PROBLEM TO WORK ON »
Set down each line of the data exactly, but not the pictures.

DATA EXCERPT »
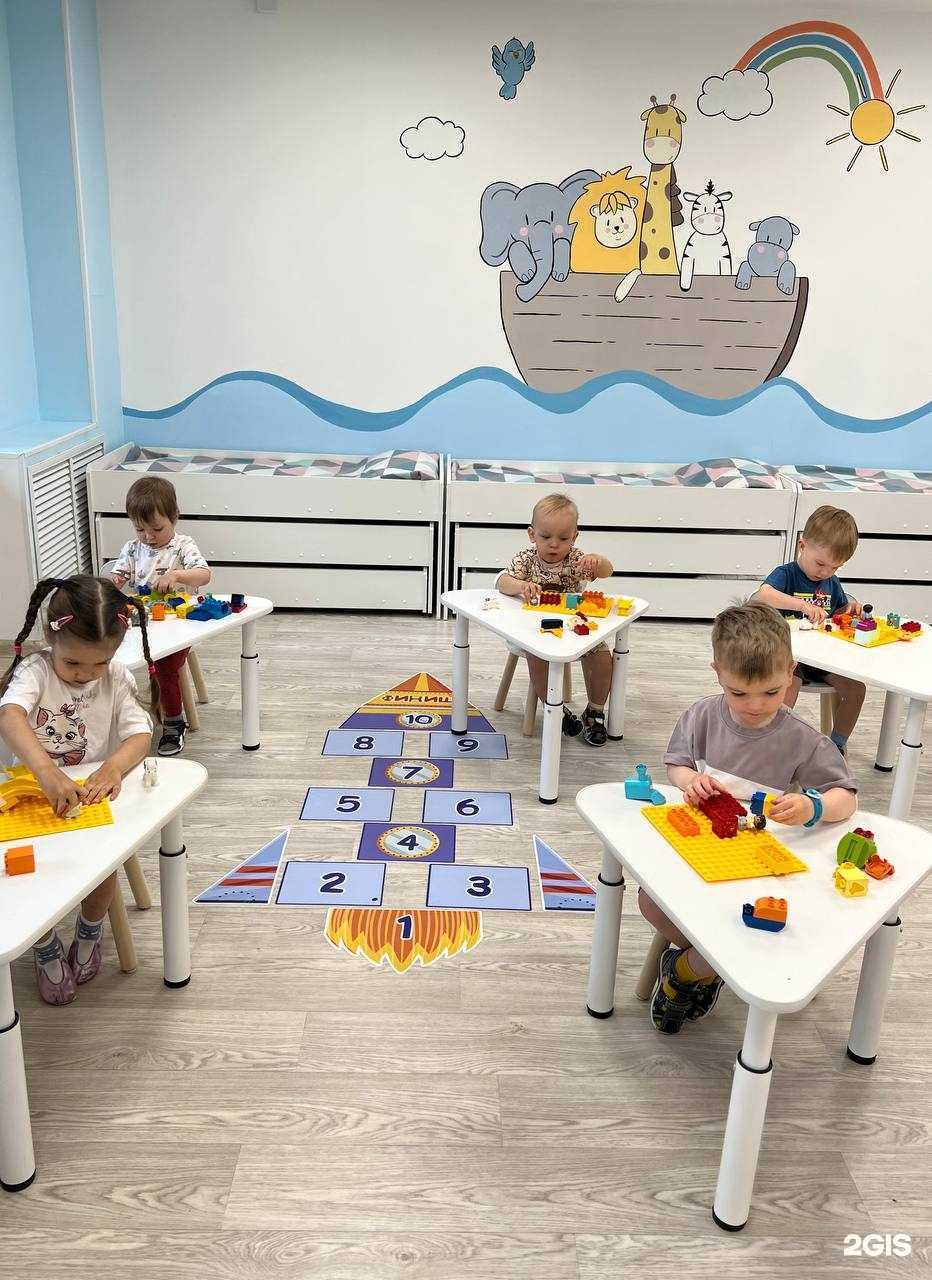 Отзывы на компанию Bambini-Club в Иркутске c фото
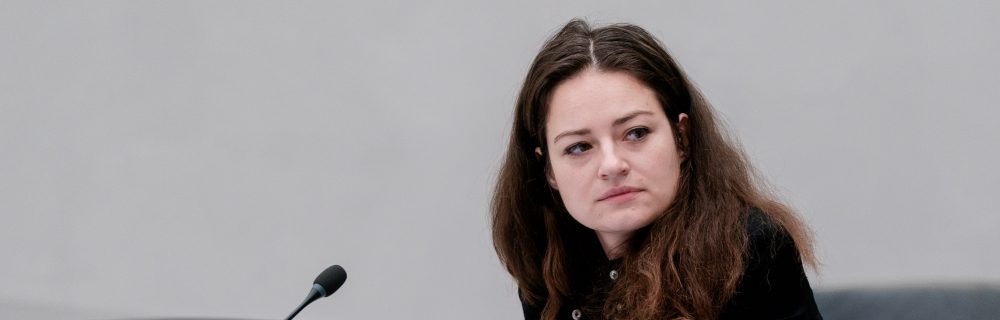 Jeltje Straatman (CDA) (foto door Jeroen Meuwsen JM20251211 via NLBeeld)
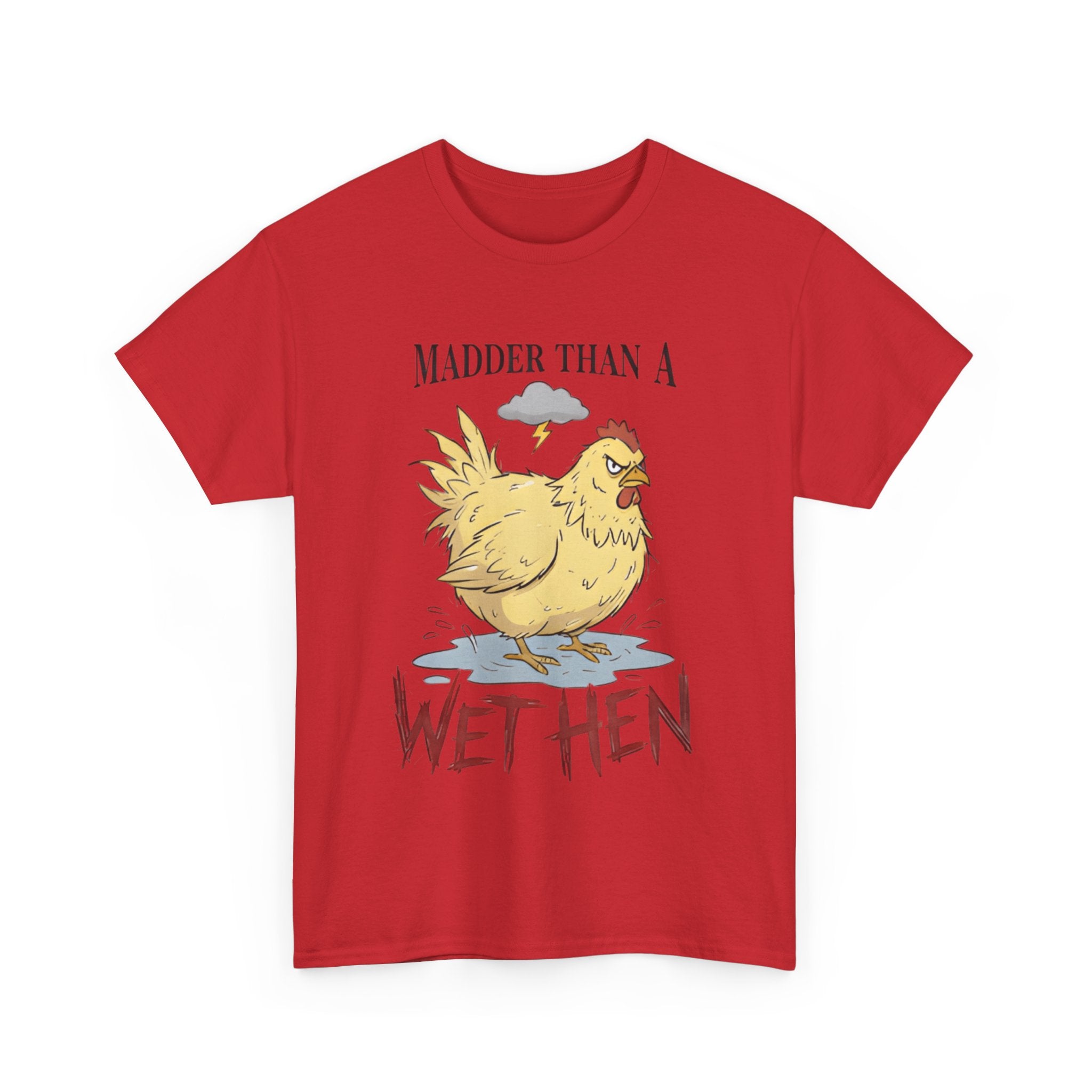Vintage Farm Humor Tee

SOLUTION FOR THIS PROBLEM »
 Отзывы на компанию Bambini-Club в Иркутске c фото
 Jeltje Straatman (CDA) (foto door Jeroen Meuwsen JM20251211 via NLBeeld)
Vintage Farm Humor Tee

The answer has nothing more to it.